2- Asıl davada davacı vekili, davalının şirket müdürü olduğunu, şirket hesabından şahsi hesabına haksız şekilde para aktardığını, şirketin zarara uğratıldığını ileri sürerek, 150.000 TL"nin şirkete iadesini talep etmiş, davalı taraf ise paraların şirket zararına kullanılmadığını, ödeme dekontları ile iade edildiğini savunmuş, mahkemece davalı şirket kayıtlarına göre davalının yargılama sırasında ödemede bulunduğu gerekçesiyle, konusuz kalan talep hakkında karar verilmesine yer olmadığına karar verilmiştir.

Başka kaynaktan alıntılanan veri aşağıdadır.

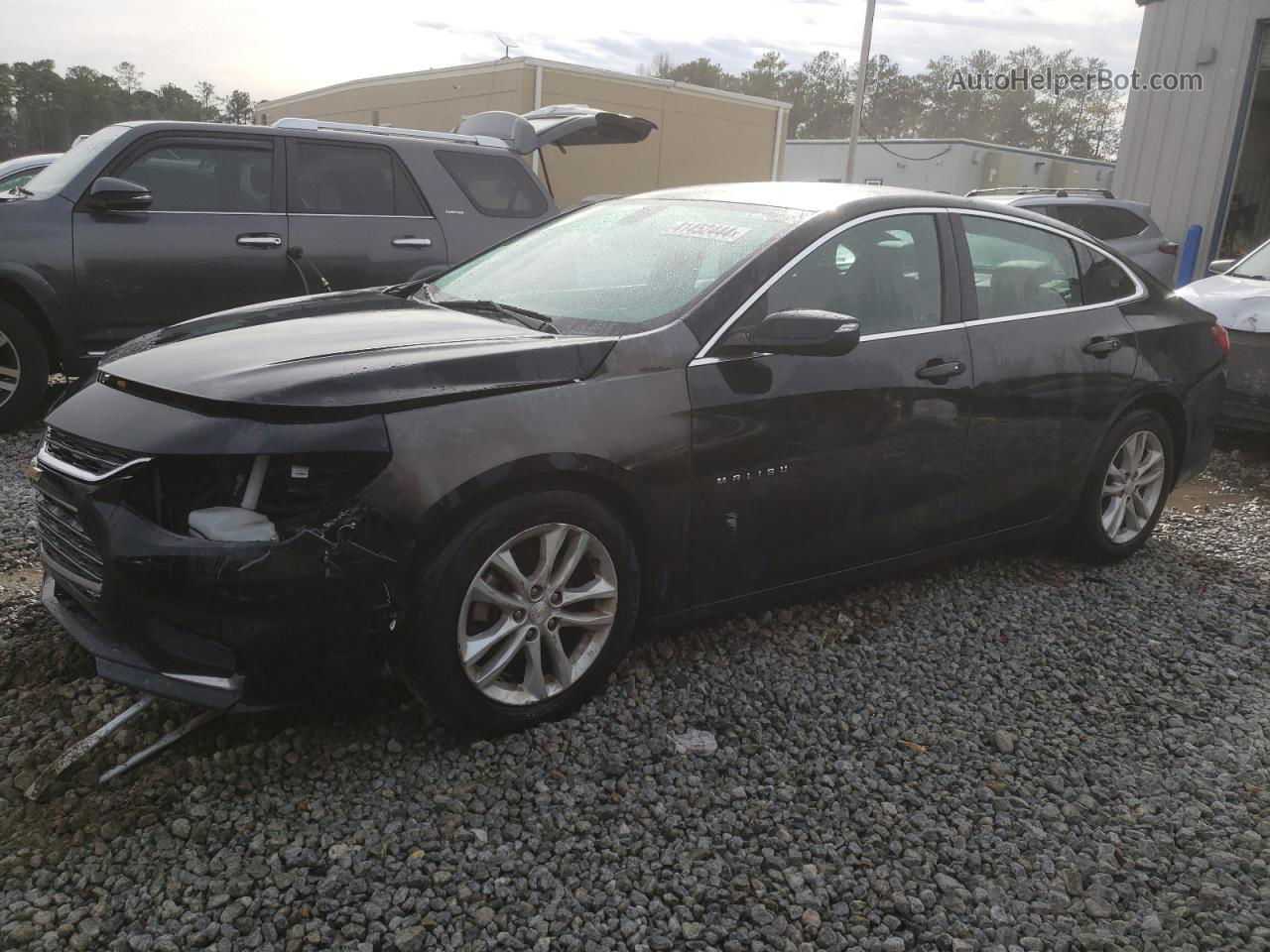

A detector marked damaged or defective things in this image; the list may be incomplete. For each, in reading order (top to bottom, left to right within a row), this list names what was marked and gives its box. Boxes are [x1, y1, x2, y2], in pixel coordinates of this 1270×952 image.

Olay tarihinde yürürlükte olan 6762 sayılı TTK’nın 556. madde hükmüne göre, limited şirket idarecilerinin mesuliyeti anonim şirketlerin bu hususlara ilişkin hükümlerine tabidir, aynı Kanun"un 336. maddesi uyarınca, yöneticilerin eylemleri doğrudan zarara yol açmışsa, yani bu eylemler sonunda yöneticiler, ortakların veya alacaklıların mal varlığında doğrudan azalmaya yol açmışsa bu zararı veren yöneticilere karşı zarar gören adına tazmin istemiyle dava açılması mümkündür. Ancak zarar doğrudan değil, dolayısı ile, yani ortak veya alacaklının değil, onların çıkarlarının bağlı olduğu şirket varlığında azalmaya yol açmışsa, TTK’nın 340"ıncı maddesi yollamasıyla, aynı Yasa"nın 309"uncu maddesi uyarınca, yönetim kurulu üyelerine karşı açılacak davada, hükmolunacak tazminatın şirkete verilmek üzere istenmesi ve hükmedilmesi gerekmektedir.

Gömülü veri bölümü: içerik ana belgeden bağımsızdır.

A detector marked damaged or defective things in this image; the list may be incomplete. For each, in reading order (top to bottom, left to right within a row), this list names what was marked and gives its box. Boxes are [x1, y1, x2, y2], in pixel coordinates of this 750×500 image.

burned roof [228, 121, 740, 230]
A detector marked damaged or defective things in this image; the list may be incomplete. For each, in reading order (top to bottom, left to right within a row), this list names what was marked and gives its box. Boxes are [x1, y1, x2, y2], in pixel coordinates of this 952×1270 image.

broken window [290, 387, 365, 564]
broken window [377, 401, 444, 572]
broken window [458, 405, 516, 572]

Dava, iddia ve savunmanın ileri sürülüş biçimine göre, yöneticinin sorumluluğundan kaynaklanan tazminat istemine ilişkindir. Davalının aynı zamanda şirket müdürü olması, defter ve kayıtların tutulmasından sorumlu bulunması nedeniyle, şirket kayıtlarına göre yargılama sırasında anılan bedelin ödendiğinden bahisle, tazminat talebi hakkında karar verilmesine yer olmadığına şeklinde hüküm kurulması isabetli olmamıştır.
Bu itibarla, mahkemece davalı ..."ın şahsi hesabına aktardığı iddia edilen paraların şirket amacını gerçekleştirmek için kullanılıp kullanılmadığı, davalının ibraz ettiği dekontlarda nazara alınarak çekilen tutarların şirkete iade edilip edilmediği, davalının eylemi nedeniyle şirketin zarara uğrayıp uğramadığı incelenip değerlendirilerek, neticesine göre bir karar vermek gerekirken, yazılı şekilde hüküm tesisi doğru olmamıştır.
SONUÇ: Yukarıda (1) numaralı bentte açıklanan nedenlerle davalı/karşı davacı vekilinin sair temyiz itirazlarının REDDİNE, (2) numaralı bentte açıklanan nedenlerle taraf vekillerinin temyiz itirazının kabulü ile hükmün taraflar yararına BOZULMASINA, ödedikleri temyiz peşin harcın istekleri halinde temyiz edenlere iadesine, 19.04.2016 tarihinde oybirliğiyle karar verildi.